Pain and Suffering - Physical pain is not the only thing that victims go through during and after an accident. The law also takes into account the psychological trauma it can cause. Compensation for pain and suffering is given to victims for the emotional distress and mental anguish they suffered because of the accident.

Loss of Consortium - This compensates the families of accident victims for the loss of familial intimacy or affection as a result of the accident. This can be paid out to wives whose spouses experienced a total behavioral change after the accident, which caused them to become cold and unfeeling towards their spouse.

Loss of Quality of Life - This is usually paid out to victims who sustained permanent injuries after the accident. Permanent injury would refer to permanent brain damage, paralysis, and permanent disability. If the victim is permanently disabled, it is assumed that they will suffer a decline in their quality of life compared to before the accident.

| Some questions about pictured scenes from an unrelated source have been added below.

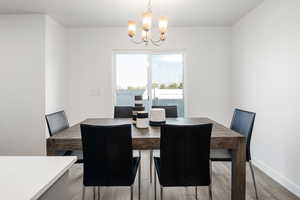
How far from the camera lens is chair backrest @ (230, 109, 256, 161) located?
2.03 meters

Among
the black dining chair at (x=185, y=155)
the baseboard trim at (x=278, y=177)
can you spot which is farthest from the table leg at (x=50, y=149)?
the baseboard trim at (x=278, y=177)

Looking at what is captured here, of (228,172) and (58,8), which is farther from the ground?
(58,8)

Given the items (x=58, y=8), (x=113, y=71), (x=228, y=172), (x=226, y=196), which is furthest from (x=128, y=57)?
(x=226, y=196)

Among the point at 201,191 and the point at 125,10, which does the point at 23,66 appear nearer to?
the point at 125,10

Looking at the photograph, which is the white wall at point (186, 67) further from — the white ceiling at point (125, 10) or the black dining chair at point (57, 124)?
the black dining chair at point (57, 124)

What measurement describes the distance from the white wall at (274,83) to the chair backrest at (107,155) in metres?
1.87

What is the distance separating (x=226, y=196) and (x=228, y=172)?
0.72 m

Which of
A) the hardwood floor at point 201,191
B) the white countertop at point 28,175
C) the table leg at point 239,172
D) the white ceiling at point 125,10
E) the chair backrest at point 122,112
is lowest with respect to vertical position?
the hardwood floor at point 201,191

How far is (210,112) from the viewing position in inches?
156

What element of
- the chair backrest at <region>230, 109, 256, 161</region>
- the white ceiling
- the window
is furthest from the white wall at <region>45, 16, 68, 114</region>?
the chair backrest at <region>230, 109, 256, 161</region>

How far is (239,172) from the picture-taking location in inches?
71.2

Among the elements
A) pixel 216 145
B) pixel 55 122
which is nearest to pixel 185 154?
pixel 216 145

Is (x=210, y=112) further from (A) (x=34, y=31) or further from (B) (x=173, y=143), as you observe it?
Answer: (A) (x=34, y=31)

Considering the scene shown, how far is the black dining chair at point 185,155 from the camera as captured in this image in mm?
1543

Keep in mind that your compensation will depend on the insurance policy limit of the at fault driver. Even if your injuries are extensive and you will need long-term treatment, the insurance adjuster can only give you an amount that's allowed within the other party's insurance limit.

Hiring A Personal Injury Lawyer in Ohio

After suffering from an accident, the only thing you should think about is recuperating and getting back on your feet. However, the process of obtaining the fair compensation that you deserve is not as easy as it should be. You will be up against insurance companies and other legal teams, especially if the guilty party does not want to admit responsibility. Your credibility will be attacked, and they will try to paint you as the party responsible for the accident.

This is why it's important to have an accident attorney by your side. You need an accident lawyer who will look out for your well-being while your compensation claim is being processed, someone who will fight to the end to ensure that you get the fair settlement you deserve.